We have built our own open source query fingerprinting mechanism that uniquely identifies queries based on their text. This is used in PGAnalyze to match EXPLAIN plans with queries, or you can use it in your own scripts, for any Postgres version.

There are more than 200 other improvements in Postgres 14!

These are just some of the many improvements in the new version of Postgres. You can find more new content in the release notes, for example.

  • New predefined rolespg_read_all_data/pg_write_all_dataGive global read or write permission
  • If the client is disconnected, the long-running query is automatically cancelled
  • Vacuum will now skip index vacuuming when the number of index items to remove is low.
  • The information for each index is now included in the auto-vacuuming log output
  • ALTER TABLE… “Detach partitions in a non-blocking manner. Unpartition… CONCURRENTLY

There’s more.
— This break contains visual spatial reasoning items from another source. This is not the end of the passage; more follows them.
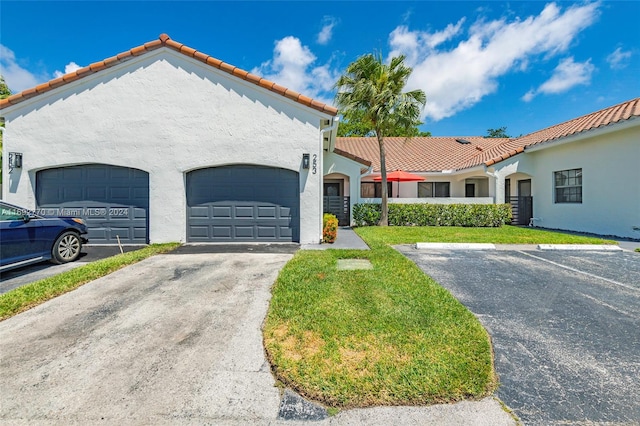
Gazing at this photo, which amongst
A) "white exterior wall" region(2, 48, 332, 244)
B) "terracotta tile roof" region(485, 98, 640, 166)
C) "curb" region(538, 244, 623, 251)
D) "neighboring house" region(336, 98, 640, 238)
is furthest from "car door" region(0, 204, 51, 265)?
"terracotta tile roof" region(485, 98, 640, 166)

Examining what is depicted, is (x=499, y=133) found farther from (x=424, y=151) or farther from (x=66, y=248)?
(x=66, y=248)

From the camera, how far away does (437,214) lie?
1425 centimetres

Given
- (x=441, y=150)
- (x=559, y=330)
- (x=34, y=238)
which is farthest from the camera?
(x=441, y=150)

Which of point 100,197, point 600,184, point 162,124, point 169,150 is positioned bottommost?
point 100,197

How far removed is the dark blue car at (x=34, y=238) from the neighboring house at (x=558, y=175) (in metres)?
→ 10.8

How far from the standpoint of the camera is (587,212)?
1183 centimetres

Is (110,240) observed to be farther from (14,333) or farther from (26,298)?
(14,333)

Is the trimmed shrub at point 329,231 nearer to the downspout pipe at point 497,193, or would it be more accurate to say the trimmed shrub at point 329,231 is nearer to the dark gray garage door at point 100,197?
the dark gray garage door at point 100,197

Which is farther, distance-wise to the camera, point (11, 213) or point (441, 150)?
point (441, 150)

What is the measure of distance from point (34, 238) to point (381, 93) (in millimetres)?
11957

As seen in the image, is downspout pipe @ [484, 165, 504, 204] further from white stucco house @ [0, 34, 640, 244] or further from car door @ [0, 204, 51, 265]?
car door @ [0, 204, 51, 265]

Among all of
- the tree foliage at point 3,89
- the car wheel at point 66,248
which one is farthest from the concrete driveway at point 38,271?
the tree foliage at point 3,89

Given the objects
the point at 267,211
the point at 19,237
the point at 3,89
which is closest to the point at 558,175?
the point at 267,211

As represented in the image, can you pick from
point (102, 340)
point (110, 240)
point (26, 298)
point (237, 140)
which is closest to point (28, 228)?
point (26, 298)
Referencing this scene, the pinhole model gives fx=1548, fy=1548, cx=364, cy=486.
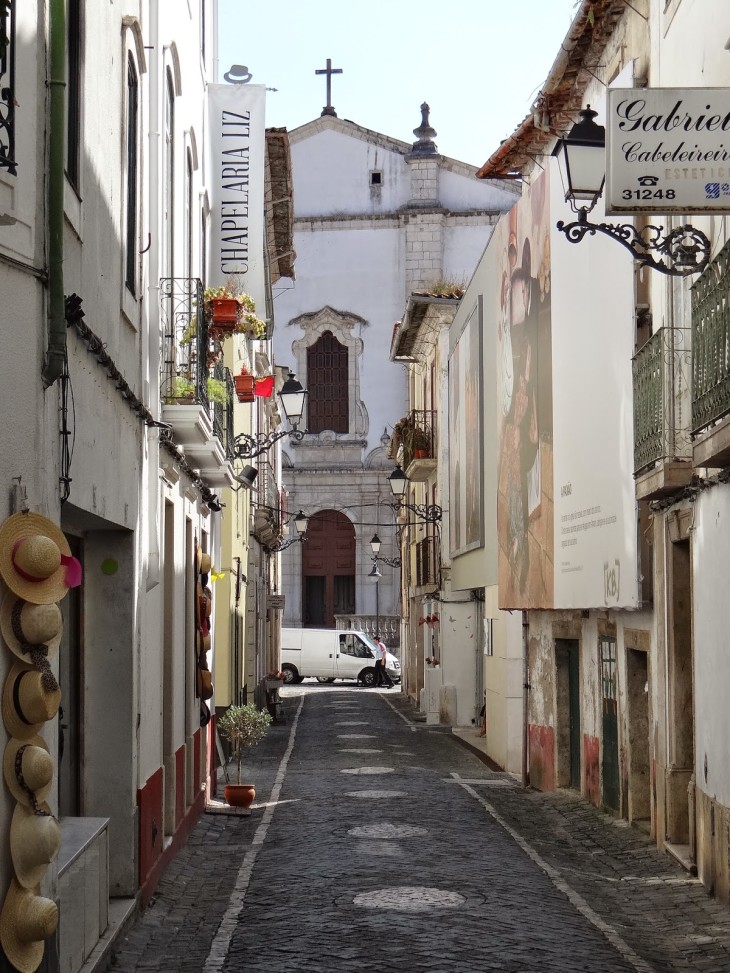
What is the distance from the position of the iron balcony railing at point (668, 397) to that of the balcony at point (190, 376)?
3776 mm

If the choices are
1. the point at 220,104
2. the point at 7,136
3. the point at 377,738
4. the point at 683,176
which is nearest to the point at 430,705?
the point at 377,738

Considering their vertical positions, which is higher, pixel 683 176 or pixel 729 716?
pixel 683 176

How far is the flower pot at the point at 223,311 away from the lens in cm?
1478

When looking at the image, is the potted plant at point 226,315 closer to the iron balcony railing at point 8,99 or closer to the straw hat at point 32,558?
the straw hat at point 32,558

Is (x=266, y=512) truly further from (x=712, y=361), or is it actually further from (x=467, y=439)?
(x=712, y=361)

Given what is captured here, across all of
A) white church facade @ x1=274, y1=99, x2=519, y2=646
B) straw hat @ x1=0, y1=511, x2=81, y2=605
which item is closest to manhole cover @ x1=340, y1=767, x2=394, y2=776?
straw hat @ x1=0, y1=511, x2=81, y2=605

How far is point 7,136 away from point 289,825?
9690 millimetres

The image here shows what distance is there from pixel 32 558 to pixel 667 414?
7148 millimetres

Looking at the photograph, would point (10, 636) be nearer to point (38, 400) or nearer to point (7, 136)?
point (38, 400)

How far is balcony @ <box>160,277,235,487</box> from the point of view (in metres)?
13.1

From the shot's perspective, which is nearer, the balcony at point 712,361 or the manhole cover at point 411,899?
the balcony at point 712,361

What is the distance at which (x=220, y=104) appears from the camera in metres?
Answer: 18.0

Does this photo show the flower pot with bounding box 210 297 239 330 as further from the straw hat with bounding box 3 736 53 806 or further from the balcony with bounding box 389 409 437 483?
the balcony with bounding box 389 409 437 483

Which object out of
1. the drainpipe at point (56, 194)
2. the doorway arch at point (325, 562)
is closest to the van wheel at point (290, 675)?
the doorway arch at point (325, 562)
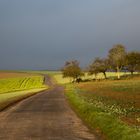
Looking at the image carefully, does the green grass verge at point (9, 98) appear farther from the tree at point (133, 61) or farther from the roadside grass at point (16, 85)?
the tree at point (133, 61)

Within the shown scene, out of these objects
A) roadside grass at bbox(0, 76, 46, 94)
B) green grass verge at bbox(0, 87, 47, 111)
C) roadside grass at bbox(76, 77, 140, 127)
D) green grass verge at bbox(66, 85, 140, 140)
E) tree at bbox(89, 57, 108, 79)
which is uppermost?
tree at bbox(89, 57, 108, 79)

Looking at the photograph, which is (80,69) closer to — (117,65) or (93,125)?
(117,65)

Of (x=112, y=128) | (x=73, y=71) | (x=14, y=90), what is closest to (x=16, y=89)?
(x=14, y=90)

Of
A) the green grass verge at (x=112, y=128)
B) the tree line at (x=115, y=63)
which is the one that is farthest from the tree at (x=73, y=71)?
the green grass verge at (x=112, y=128)

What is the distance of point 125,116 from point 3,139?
26.7 feet

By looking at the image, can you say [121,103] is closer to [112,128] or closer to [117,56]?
[112,128]

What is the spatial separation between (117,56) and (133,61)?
21.9 feet

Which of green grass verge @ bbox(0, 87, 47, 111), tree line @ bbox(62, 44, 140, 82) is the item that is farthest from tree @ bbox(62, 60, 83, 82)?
green grass verge @ bbox(0, 87, 47, 111)

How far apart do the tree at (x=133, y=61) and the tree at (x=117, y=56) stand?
1.96 metres

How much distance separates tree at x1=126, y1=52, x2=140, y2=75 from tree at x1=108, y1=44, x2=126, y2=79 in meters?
1.96

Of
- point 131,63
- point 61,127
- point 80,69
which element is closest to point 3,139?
point 61,127

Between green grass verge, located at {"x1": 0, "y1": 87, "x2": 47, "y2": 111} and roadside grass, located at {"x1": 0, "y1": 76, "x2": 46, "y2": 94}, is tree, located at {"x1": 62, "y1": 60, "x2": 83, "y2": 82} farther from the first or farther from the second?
green grass verge, located at {"x1": 0, "y1": 87, "x2": 47, "y2": 111}

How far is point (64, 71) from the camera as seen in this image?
163125 millimetres

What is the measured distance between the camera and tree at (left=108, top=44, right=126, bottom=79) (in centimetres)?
14712
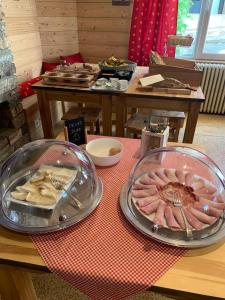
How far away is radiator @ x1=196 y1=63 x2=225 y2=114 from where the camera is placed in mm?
3430

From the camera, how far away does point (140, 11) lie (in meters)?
3.23

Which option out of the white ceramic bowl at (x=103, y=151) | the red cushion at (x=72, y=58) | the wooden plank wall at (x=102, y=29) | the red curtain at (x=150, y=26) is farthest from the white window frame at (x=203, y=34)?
the white ceramic bowl at (x=103, y=151)

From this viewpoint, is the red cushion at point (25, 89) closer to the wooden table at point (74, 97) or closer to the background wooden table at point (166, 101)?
the wooden table at point (74, 97)

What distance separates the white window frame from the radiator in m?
0.23

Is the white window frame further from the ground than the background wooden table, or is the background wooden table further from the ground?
the white window frame

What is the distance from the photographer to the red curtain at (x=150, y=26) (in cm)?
318

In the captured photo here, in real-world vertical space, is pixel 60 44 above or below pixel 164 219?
above

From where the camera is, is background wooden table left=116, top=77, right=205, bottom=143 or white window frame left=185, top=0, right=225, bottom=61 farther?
white window frame left=185, top=0, right=225, bottom=61

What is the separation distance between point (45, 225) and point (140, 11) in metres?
3.30

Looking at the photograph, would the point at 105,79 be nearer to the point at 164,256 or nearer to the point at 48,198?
the point at 48,198

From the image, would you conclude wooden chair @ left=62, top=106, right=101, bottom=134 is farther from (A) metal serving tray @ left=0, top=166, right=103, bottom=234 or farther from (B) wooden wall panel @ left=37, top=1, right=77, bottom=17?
(A) metal serving tray @ left=0, top=166, right=103, bottom=234

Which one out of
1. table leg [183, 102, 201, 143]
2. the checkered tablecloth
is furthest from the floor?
table leg [183, 102, 201, 143]

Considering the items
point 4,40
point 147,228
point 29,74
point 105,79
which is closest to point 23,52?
point 29,74

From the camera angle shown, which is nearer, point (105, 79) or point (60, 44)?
point (105, 79)
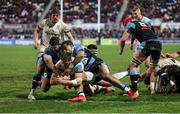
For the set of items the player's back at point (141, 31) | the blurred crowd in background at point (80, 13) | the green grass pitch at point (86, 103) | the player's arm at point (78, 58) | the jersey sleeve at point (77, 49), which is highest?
the player's back at point (141, 31)

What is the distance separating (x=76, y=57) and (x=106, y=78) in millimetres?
943

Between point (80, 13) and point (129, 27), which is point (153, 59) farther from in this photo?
point (80, 13)

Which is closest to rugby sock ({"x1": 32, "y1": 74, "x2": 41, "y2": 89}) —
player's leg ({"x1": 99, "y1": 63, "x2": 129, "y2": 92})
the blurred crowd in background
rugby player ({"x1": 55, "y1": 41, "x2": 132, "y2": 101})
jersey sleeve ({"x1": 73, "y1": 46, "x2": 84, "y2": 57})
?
rugby player ({"x1": 55, "y1": 41, "x2": 132, "y2": 101})

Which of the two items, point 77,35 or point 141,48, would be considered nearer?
point 141,48

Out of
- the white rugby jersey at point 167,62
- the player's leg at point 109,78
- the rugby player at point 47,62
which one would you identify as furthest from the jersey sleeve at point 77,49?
the white rugby jersey at point 167,62

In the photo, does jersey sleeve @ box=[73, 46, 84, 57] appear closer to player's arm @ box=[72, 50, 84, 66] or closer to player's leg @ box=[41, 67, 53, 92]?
player's arm @ box=[72, 50, 84, 66]

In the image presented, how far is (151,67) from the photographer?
13.8 m

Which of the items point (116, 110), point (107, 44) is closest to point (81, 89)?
point (116, 110)

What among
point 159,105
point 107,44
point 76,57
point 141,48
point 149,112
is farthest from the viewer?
point 107,44

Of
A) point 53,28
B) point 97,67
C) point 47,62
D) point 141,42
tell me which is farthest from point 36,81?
point 141,42

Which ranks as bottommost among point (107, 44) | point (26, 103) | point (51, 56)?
point (107, 44)

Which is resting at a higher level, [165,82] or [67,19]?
[165,82]

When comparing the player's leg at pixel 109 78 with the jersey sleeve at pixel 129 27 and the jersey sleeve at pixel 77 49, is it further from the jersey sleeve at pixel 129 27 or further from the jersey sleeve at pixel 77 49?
the jersey sleeve at pixel 129 27

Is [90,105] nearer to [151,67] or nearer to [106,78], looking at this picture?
[106,78]
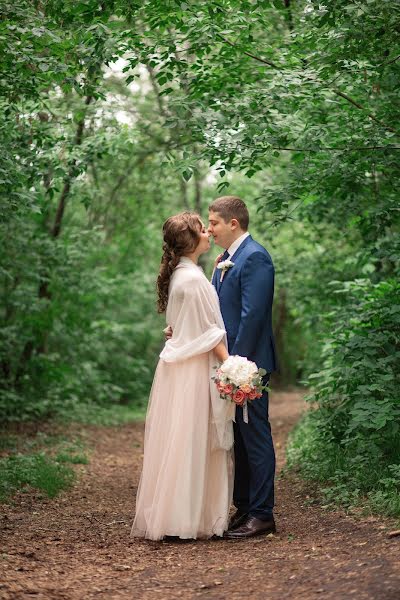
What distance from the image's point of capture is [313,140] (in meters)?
6.55

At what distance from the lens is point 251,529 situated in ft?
17.5

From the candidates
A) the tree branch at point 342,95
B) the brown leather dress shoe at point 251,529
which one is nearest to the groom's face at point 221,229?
the tree branch at point 342,95

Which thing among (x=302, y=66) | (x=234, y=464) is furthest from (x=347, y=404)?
(x=302, y=66)

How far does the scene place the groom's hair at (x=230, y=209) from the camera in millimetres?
5531

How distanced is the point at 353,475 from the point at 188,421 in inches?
79.2

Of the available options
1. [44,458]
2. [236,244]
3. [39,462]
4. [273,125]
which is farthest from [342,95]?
[44,458]

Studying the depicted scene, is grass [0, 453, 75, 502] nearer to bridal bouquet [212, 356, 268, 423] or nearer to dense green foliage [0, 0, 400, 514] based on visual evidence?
dense green foliage [0, 0, 400, 514]

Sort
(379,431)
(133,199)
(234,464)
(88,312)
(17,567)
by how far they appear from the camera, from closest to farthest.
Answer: (17,567), (234,464), (379,431), (88,312), (133,199)

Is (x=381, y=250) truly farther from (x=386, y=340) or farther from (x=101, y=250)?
(x=101, y=250)

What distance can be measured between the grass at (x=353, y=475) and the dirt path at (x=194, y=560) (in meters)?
0.18

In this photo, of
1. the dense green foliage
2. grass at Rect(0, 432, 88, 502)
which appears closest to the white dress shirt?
the dense green foliage

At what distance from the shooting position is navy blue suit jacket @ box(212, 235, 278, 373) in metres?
5.29

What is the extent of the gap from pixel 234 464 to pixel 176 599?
1660mm

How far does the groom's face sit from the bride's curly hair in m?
0.12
Now it’s time to help test!

Download Beta1 from the official package library, or build it from source code. We can all contribute to making Postgres 14 a stable release in a few months.

conclusion

At PGAnalyze, we are excited about Postgres 14, and hope this article will also interest you! Once again, Postgres has demonstrated many small improvements that make it a stable, trustworthy database built by and for the community.